Prior to the 12th century, writers of the Eastern Roman Empire had described the west in terms delineating the region as being comprised of a series of distinctly different peoples, cultures and territories (Spaniards, Italians, etc.). By the time that Manuel began to reach the heights of Imperial power, eastern intellectuals had begun to describe Europe as a unified people, bringing the concept of “The West” to the East (Kahzdan).
To characterize briefly what Manuel I would have perceived and his fellow Byzantines, Western Europe was consumed by the fervor of the Crusades during the 1100s. The Crusades were an attempt in part by the Church to maintain a hold on Western Christendom and prevent the rapidly increasing centralization of power in the hands of government, rather than in those of the church. The structure of government and society was shifting rapidly during this period in Western history and while Manuel occasionally tried to take advantage of these changes, he could not have failed to note the dynamism and superior armies of Europe, particularly when they were riding through Imperial lands.
With the Western Way of War came an aggressiveness that Byzantium warfare did not characteristically possess. Another signal aspect in which West outclassed East was in the discipline of forces. Where combat effectiveness had been a major point of study for centuries in Europe, the focus in the Byzantine Empire had been on diplomacy and avoiding war, rather than acting as the aggressor of it. Before the Komnenian line, most of the emperors had chosen against putting resources into a consistent military force, choosing instead to rely on the tested method of subsidies.
The Komnenoi were aware of the culture of Western Europe from the reign of Alexios onwards. During his rule, a few Westerners even held high positions in the army and at court (Kahzdan). Manuel went further in his attempts to integrate the Byzantine Empire with the world around him, though much of his efforts focused on the military rather than the political.
Not since Theophilos had there been another Byzantine emperor who attracted comment for his love of foreign culture, gaining a reputation as an admirer of the West (Magdalino)
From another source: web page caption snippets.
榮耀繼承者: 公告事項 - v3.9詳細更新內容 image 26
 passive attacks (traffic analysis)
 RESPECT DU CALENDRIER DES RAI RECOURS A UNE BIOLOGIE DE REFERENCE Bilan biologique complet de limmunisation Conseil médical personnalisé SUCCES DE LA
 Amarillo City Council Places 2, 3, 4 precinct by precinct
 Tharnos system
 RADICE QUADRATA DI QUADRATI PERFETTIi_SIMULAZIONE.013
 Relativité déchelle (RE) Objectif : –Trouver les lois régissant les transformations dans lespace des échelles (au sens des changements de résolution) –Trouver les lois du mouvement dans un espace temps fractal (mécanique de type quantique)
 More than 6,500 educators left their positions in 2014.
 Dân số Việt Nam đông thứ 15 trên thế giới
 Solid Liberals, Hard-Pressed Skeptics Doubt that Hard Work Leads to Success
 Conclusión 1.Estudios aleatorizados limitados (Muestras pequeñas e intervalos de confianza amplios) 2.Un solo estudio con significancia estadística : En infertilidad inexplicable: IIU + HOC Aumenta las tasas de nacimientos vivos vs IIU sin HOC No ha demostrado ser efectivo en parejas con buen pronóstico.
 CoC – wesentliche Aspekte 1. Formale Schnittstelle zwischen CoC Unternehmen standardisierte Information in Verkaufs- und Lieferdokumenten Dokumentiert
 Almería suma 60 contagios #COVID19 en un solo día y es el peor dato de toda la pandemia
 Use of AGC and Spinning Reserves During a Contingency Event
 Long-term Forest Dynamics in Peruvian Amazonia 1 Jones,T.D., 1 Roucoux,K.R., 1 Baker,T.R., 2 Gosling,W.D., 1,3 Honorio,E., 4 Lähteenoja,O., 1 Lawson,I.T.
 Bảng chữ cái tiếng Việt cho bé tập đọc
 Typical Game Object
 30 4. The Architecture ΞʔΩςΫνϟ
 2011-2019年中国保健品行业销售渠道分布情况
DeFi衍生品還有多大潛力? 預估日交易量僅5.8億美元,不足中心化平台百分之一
The prestige of arms in the Western world had come to influence the Byzantine emperor. While the Imperial state was centralized in function, Manuel began to add prestige to aristocratic officers in the army through the system of pronoia. Where Alexios I had used pronoia to safeguard his empire through land grants to his own family, Manuel used it to reward the army. In some respects, the system bore similarity to western feudalism; however, unlike serfs, the pronoiai owed no service to the upper strata of the system, the pronoiar, because the emperor still maintained central control as the owner of the land. This same system enabled the emperor to request military service of those who held the grant, much as had been done under the earlier guise of conscription (Treadgold).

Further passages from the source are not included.